Keeping Spotlight on Genocide Replay

I particularly appreciate the Dec. 17 Danziger cartoon of a well-heeled couple commenting on the film ``Schindler's List'' while oblivious to the news of the raging replay of the Holocaust in Bosnia-Herzegovina.

Several days prior to this cartoon's publication, a Santa-and-Rudolph ``Wishing you a Merry Christmas'' sign was placed in front of my yard installation that presents a Bosnian family mourning a loved one. It declares: ``Stop Genocide, Help Bosnia.''

The message for my family and the community was clear: We were dampening the holidays for our neighbors. Ironically, the suffering of others was inconceivable for some people, or at least inappropriate to contemplate during the holiday season. Barry Reese, Houston

Keeping Spotlight on Genocide Replay

The Monitor cartoons by Jeff Danziger have kept the plight of Sarajevo in the forefront for many months. He has refused to push this tragic issue aside, and for that we can be thankful.

World leaders seem to be saying, ``Too bad, Bosnia, but you just don't represent anything vital to our interests.''

The ugly truth is that a communist threat to the United States is not present, nor is there a danger of losing our supply of oil. Ruth F. Wilson, New Rochelle, N.Y.

Undying dignity

The opinion-page article ``We Are Staying Until the Story Ends,'' Dec. 28, presents far more than a moving and thought-provoking account of events in the former Yugoslavia by a citizen of Sarajevo. It is a message of dignity, spirit, and moral imperative. As the author so powerfully states, ``normal life'' should be characterized by and inseparable from tolerance and love, not enhanced by them in any revocable sense. The defense of these values, described not as heroic but as the preservation of the reality of his beloved city, is a humbling and inspiring reminder to the world that watches and prays. Melissa Morill, Washington

Growing up in Nazi Germany

The opinion-page article ``Schindler's Mystery,'' Jan. 5, contains this thought-provoking statement: ``One of the questions of the Holocaust is: How did so many basically `good' people surrender their consciences to a madman?''

I think that I am able to answer that question, or part of it, because as a boy and teenager I lived under the National Socialist system. During the 1920s and '30s, relatively few people knew and understood what fascism, National Socialism, or right-wing extremism really was, because there seemed to be no historic precedent for them. Today almost every child knows.
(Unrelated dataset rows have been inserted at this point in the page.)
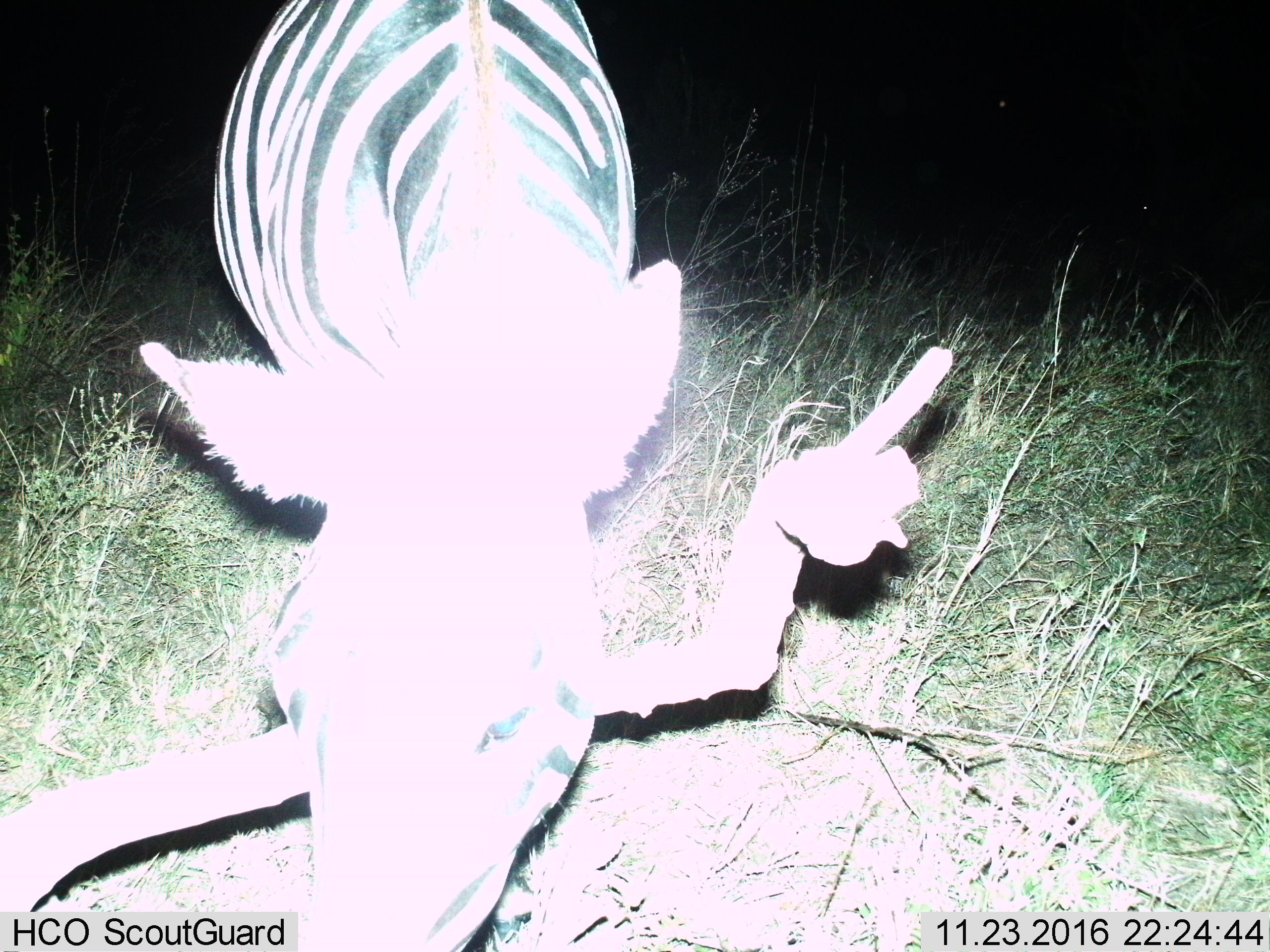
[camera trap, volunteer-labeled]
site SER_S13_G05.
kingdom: Animalia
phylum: Chordata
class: Mammalia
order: Perissodactyla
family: Equidae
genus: Equus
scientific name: Equus quagga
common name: plains zebra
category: zebraplains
Zebraplains (plains zebra) (Equus quagga), count 1. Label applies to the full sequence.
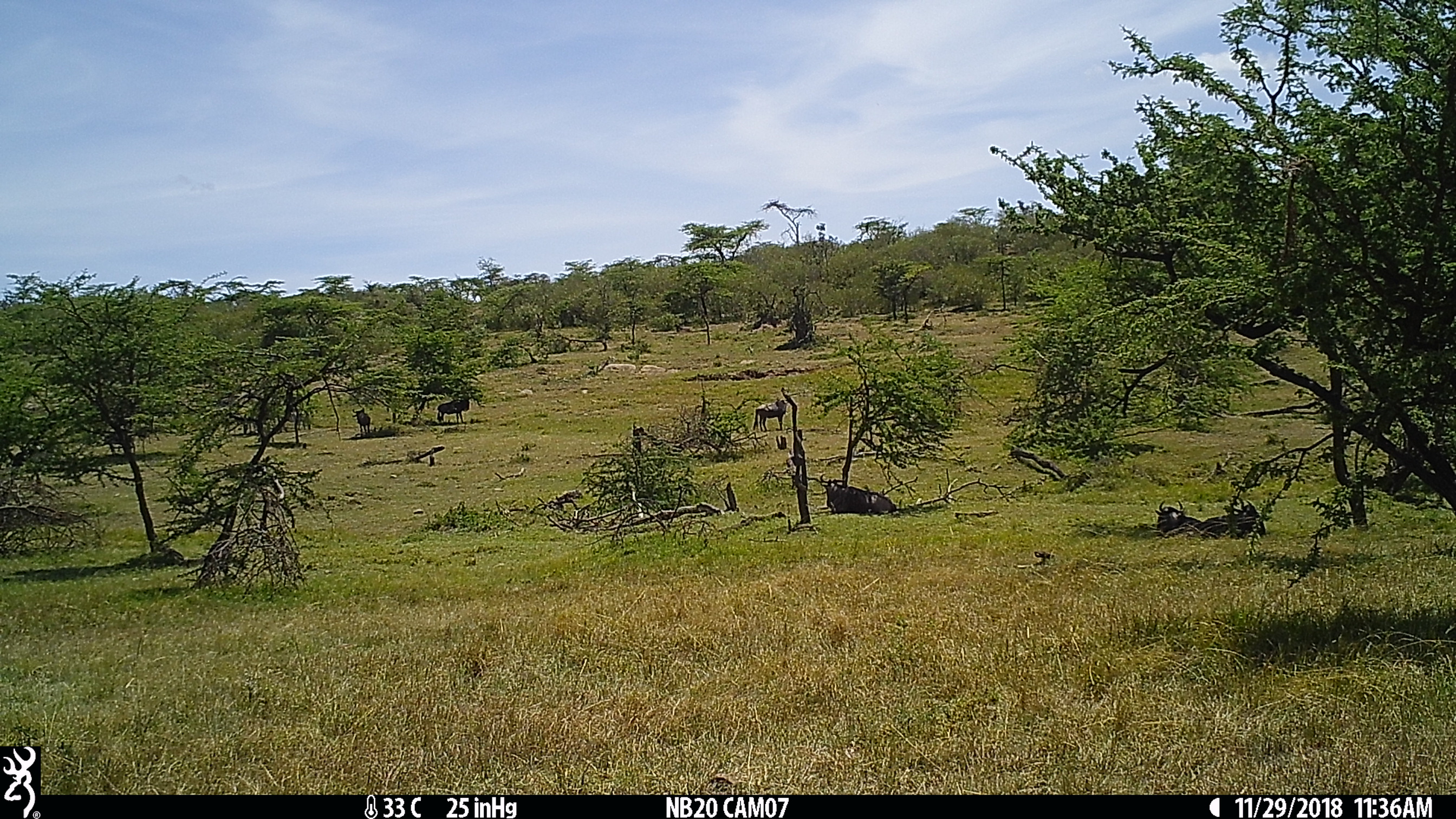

So many good people got fooled and became party members because a subtle psychological pressure and dependency made it almost impossible not to do so. When people began to recognize the demonic character of the leaders and their dogma it was too late.

In my middle teens I became aware of things that didn't seem to make sense: If we Germans are so good and the British so bad, why then are the small countries near us so anxious to get away from us and seek help from the British? But then, ``a good German shouldn't doubt''; ``Trust the Fuhrer.''

The propagandists such as Joseph Goebbels were sly and foxy. The media were under the total control of the dictator/government, and the ``great'' Fuhrer Adolf Hitler was always portrayed as the most noble person since Christ Jesus. According to the high-pitched propaganda, he was the only one who worked for peace and the good of Europe and the world. Only the others - Churchill, Roosevelt, and Stalin - were portrayed as evil warmongers who were dragging their people into a war against us good Germans.

Regarding the Holocaust, the mass of the German population didn't know what was going on. Sure, there were rumors sometimes, but nobody I knew took them seriously: ``The Fuhrer would never do something like that.''

Even when the war was over and the truth came out, at first it was hard to believe. ``It's just propaganda.'' But then, gradually, the terrible facts began to sink in that we Germans were not so good as we were conditioned to believe. Alfred W. Kubbos, Allston, Mass.